Directions.
Take the data that follows and retype it word for word.
Given records START
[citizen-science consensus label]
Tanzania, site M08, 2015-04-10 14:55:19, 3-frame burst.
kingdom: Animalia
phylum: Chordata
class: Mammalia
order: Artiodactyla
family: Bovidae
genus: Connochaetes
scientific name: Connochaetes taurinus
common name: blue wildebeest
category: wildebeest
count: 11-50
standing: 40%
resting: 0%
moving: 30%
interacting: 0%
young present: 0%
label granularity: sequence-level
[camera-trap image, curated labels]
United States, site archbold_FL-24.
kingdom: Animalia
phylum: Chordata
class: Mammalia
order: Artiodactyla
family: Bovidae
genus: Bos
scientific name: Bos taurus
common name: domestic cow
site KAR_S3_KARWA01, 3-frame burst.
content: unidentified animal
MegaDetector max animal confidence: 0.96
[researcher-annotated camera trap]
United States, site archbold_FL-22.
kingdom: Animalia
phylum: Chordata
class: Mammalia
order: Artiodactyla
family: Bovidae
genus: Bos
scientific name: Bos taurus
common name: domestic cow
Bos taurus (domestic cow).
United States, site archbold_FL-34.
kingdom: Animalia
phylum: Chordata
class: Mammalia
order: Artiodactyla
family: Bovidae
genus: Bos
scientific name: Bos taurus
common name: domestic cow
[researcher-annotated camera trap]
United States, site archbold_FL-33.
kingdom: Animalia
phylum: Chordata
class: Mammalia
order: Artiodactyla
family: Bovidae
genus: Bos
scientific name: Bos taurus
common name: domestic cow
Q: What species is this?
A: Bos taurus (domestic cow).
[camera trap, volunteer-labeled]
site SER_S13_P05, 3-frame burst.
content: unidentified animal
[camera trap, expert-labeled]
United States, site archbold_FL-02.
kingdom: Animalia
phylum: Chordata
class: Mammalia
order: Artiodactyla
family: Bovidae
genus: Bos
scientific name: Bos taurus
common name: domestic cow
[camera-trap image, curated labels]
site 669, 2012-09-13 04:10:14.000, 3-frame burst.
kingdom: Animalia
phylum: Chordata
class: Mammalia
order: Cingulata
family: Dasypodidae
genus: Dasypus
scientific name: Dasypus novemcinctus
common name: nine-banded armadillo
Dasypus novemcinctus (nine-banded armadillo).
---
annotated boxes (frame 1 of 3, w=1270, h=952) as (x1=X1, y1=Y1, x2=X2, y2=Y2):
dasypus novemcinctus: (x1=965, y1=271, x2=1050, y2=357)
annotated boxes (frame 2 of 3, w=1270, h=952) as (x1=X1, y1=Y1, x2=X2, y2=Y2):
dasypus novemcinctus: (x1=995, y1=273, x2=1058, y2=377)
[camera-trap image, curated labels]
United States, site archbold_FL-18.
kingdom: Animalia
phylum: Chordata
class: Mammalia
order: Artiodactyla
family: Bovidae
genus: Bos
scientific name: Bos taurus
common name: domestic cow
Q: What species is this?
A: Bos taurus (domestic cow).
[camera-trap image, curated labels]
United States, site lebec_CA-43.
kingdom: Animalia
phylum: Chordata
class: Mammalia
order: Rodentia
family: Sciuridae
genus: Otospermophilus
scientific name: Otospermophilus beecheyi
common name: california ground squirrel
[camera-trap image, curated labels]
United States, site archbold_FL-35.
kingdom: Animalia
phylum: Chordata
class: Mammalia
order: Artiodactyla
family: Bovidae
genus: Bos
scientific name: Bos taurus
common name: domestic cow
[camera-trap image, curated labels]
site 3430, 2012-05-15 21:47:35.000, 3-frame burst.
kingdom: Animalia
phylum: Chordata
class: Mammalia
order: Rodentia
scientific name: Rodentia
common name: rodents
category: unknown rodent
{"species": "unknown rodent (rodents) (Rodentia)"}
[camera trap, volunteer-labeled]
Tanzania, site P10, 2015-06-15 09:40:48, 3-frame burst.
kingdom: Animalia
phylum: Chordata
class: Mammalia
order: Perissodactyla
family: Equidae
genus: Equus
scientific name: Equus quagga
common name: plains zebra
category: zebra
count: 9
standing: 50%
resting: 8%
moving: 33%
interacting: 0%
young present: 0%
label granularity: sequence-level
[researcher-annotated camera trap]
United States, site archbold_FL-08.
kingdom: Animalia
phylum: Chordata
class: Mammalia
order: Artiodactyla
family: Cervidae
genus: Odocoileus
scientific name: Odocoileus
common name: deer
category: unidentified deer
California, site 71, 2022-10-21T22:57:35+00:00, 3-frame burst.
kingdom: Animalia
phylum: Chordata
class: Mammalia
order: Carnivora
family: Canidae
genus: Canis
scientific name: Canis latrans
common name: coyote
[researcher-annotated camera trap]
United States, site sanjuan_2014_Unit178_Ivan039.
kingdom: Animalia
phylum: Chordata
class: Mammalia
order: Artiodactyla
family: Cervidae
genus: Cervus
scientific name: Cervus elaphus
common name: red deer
Given records END
Exercise response.
[citizen-science consensus label]
Tanzania, site M08, 2015-04-10 14:55:19, 3-frame burst.
kingdom: Animalia
phylum: Chordata
class: Mammalia
order: Artiodactyla
family: Bovidae
genus: Connochaetes
scientific name: Connochaetes taurinus
common name: blue wildebeest
category: wildebeest
count: 11-50
standing: 40%
resting: 0%
moving: 30%
interacting: 0%
young present: 0%
label granularity: sequence-level
[camera-trap image, curated labels]
United States, site archbold_FL-24.
kingdom: Animalia
phylum: Chordata
class: Mammalia
order: Artiodactyla
family: Bovidae
genus: Bos
scientific name: Bos taurus
common name: domestic cow
site KAR_S3_KARWA01, 3-frame burst.
content: unidentified animal
MegaDetector max animal confidence: 0.96
[researcher-annotated camera trap]
United States, site archbold_FL-22.
kingdom: Animalia
phylum: Chordata
class: Mammalia
order: Artiodactyla
family: Bovidae
genus: Bos
scientific name: Bos taurus
common name: domestic cow
Bos taurus (domestic cow).
United States, site archbold_FL-34.
kingdom: Animalia
phylum: Chordata
class: Mammalia
order: Artiodactyla
family: Bovidae
genus: Bos
scientific name: Bos taurus
common name: domestic cow
[researcher-annotated camera trap]
United States, site archbold_FL-33.
kingdom: Animalia
phylum: Chordata
class: Mammalia
order: Artiodactyla
family: Bovidae
genus: Bos
scientific name: Bos taurus
common name: domestic cow
Q: What species is this?
A: Bos taurus (domestic cow).
[camera trap, volunteer-labeled]
site SER_S13_P05, 3-frame burst.
content: unidentified animal
[camera trap, expert-labeled]
United States, site archbold_FL-02.
kingdom: Animalia
phylum: Chordata
class: Mammalia
order: Artiodactyla
family: Bovidae
genus: Bos
scientific name: Bos taurus
common name: domestic cow
[camera-trap image, curated labels]
site 669, 2012-09-13 04:10:14.000, 3-frame burst.
kingdom: Animalia
phylum: Chordata
class: Mammalia
order: Cingulata
family: Dasypodidae
genus: Dasypus
scientific name: Dasypus novemcinctus
common name: nine-banded armadillo
Dasypus novemcinctus (nine-banded armadillo).
---
annotated boxes (frame 1 of 3, w=1270, h=952) as (x1=X1, y1=Y1, x2=X2, y2=Y2):
dasypus novemcinctus: (x1=965, y1=271, x2=1050, y2=357)
annotated boxes (frame 2 of 3, w=1270, h=952) as (x1=X1, y1=Y1, x2=X2, y2=Y2):
dasypus novemcinctus: (x1=995, y1=273, x2=1058, y2=377)
[camera-trap image, curated labels]
United States, site archbold_FL-18.
kingdom: Animalia
phylum: Chordata
class: Mammalia
order: Artiodactyla
family: Bovidae
genus: Bos
scientific name: Bos taurus
common name: domestic cow
Q: What species is this?
A: Bos taurus (domestic cow).
[camera-trap image, curated labels]
United States, site lebec_CA-43.
kingdom: Animalia
phylum: Chordata
class: Mammalia
order: Rodentia
family: Sciuridae
genus: Otospermophilus
scientific name: Otospermophilus beecheyi
common name: california ground squirrel
[camera-trap image, curated labels]
United States, site archbold_FL-35.
kingdom: Animalia
phylum: Chordata
class: Mammalia
order: Artiodactyla
family: Bovidae
genus: Bos
scientific name: Bos taurus
common name: domestic cow
[camera-trap image, curated labels]
site 3430, 2012-05-15 21:47:35.000, 3-frame burst.
kingdom: Animalia
phylum: Chordata
class: Mammalia
order: Rodentia
scientific name: Rodentia
common name: rodents
category: unknown rodent
{"species": "unknown rodent (rodents) (Rodentia)"}
[camera trap, volunteer-labeled]
Tanzania, site P10, 2015-06-15 09:40:48, 3-frame burst.
kingdom: Animalia
phylum: Chordata
class: Mammalia
order: Perissodactyla
family: Equidae
genus: Equus
scientific name: Equus quagga
common name: plains zebra
category: zebra
count: 9
standing: 50%
resting: 8%
moving: 33%
interacting: 0%
young present: 0%
label granularity: sequence-level
[researcher-annotated camera trap]
United States, site archbold_FL-08.
kingdom: Animalia
phylum: Chordata
class: Mammalia
order: Artiodactyla
family: Cervidae
genus: Odocoileus
scientific name: Odocoileus
common name: deer
category: unidentified deer
California, site 71, 2022-10-21T22:57:35+00:00, 3-frame burst.
kingdom: Animalia
phylum: Chordata
class: Mammalia
order: Carnivora
family: Canidae
genus: Canis
scientific name: Canis latrans
common name: coyote
[researcher-annotated camera trap]
United States, site sanjuan_2014_Unit178_Ivan039.
kingdom: Animalia
phylum: Chordata
class: Mammalia
order: Artiodactyla
family: Cervidae
genus: Cervus
scientific name: Cervus elaphus
common name: red deer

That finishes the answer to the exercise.